Old news, truthfully retold. This week we get stuck in to claims that the next generation's widening waists are down to women at work

Fact/Fiction 1350 Miles Cole

How it was told

Britain is in the grip of a childhood obesity crisis with one-in-10 kids obese by age five, rising to one-in-five by 10 years old, according to government figures.

From Jamie Oliver cracking down on Turkey Twizzlers to ending ads for junk food on TV, there has been a concerted push from the government and food industries to reduce waistlines and the knock-on effect of obesity on the NHS.

Last week, a study was released that assessed how mothers’ employment impacted on their child’s BMI.

The result? For the national newspapers and their online counterparts, the blame for kids gaining weight lay squarely at the door of single mothers.

“Scientists say working mums could be to blame for huge increase in overweight kids”, claimed The Mirror, while Mail Online went down the same route with: “Scientists blame working mothers for Britain’s childhood obesity epidemic after study of 20,000 families”.

Sister titles The Times and The Sunday Times opted for differing headlines, ranging from brief and to the point with: “Working mums have heavier children” to the slightly odd: “Nice work, Mum: you’ve turned me into a lazy lardy”.

Other titles opted to focus on the furious response triggered by the University College London study behind the stories.

The Independent summed it up: “Childhood obesity crisis study blaming working mothers cause outrage”.

As did Huffington Post with: “Childhood obesity blamed on working mums – not dads – and people are furious”, while The Telegraph’s Lucy Dunn opined: “Being a working mum is hard enough without blaming us for childhood obesity too”.

But did the study actually pin the blame on mums?

Fact.Checked.

While it is true that the study does show a link between working mothers – especially those who are single – and rising childhood obesity, the idea that scientists are blaming them for making their kids fat isn’t quite right.
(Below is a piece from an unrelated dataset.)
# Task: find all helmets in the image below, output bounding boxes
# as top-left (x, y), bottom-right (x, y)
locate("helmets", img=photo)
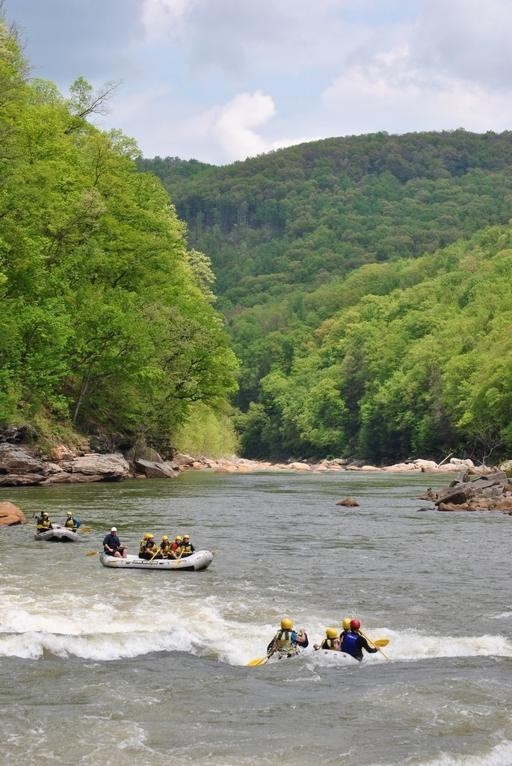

The UCL research – titled ‘The impact of maternal employment on children’s weight: Evidence from the UK’ – has been penned by Emla Fitzsimons and Benedetta Pongiglione and will be published in the journal SSM – Population next month.

They assessed almost 20,000 UK children up to the age of 14 looking for a link between mothers finding work and the sedentary behaviour and poor eating habits that lead to ballooning weight and resulting health problems, both physical and mental.

The report concludes that single mothers finding that employment is linked to adverse effects on children’s BMI. 

The study found kids of single mothers in work are 24.3 per cent more likely to be overweight, reporting that these children are 29 per cent less likely to eat a regular breakfast and 19 per cent more likely to watch TV for more than three hours a day.

However, they also found no statistical impact from the fathers’ side with 80 per cent working full-time hours consistently throughout the kids’ childhood.

The study itself also warns that there are limitations to its findings – non-standard shift patterns and other time-varying factors were not taken into account, so night shifts and zero-hour contracts were not assessed.

However, the takeaway from this research was not a demonising attack on working single mothers who are struggling to keep the plates spinning between their career and kids.

In fact, it concludes that the solution must include fathers, for example by designing healthy eating programmes that better bring both parents on board. It also concludes that more prevention work at schools could be key in promoting healthy behaviour.

Instead the narrative that mothers are somehow to blame has been propagated by the round of reporting on the study which has then fed fury on social media.